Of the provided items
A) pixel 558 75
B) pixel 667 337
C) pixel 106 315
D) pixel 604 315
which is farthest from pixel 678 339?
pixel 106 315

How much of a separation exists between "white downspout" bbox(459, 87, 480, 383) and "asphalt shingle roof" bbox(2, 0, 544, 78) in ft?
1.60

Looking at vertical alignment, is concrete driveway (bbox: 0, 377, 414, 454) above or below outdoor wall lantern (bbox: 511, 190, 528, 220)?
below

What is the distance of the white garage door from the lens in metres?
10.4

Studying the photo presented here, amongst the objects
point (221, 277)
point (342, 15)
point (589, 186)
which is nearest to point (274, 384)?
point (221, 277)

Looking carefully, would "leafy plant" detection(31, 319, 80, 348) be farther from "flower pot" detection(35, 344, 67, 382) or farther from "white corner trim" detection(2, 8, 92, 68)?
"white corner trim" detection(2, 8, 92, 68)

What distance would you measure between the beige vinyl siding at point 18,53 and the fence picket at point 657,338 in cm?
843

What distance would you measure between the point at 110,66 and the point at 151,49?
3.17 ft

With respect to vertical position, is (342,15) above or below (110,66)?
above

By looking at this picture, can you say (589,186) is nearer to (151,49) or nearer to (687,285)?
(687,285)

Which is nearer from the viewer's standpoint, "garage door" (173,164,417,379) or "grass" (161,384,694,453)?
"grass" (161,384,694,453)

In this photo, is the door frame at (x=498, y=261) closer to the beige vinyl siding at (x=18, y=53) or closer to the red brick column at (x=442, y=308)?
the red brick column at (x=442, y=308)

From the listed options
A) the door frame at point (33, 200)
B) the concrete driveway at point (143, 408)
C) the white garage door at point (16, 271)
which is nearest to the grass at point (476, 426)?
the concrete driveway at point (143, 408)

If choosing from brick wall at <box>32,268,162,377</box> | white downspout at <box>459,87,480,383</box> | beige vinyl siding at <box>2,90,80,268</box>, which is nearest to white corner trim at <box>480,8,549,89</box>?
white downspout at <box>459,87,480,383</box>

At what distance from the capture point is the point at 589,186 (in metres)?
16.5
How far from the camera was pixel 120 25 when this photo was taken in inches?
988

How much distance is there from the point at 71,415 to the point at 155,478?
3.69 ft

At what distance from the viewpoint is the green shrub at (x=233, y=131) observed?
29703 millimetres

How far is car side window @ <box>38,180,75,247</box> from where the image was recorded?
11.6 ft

● **Set exercise**
Can you rename "car side window" to "vehicle side window" in the lines from the one with "How far is car" through the end of the lines above, changing nothing else, and return only those lines?

● **Task response**
How far is vehicle side window @ <box>38,180,75,247</box> from where the image was recorded?
11.6 ft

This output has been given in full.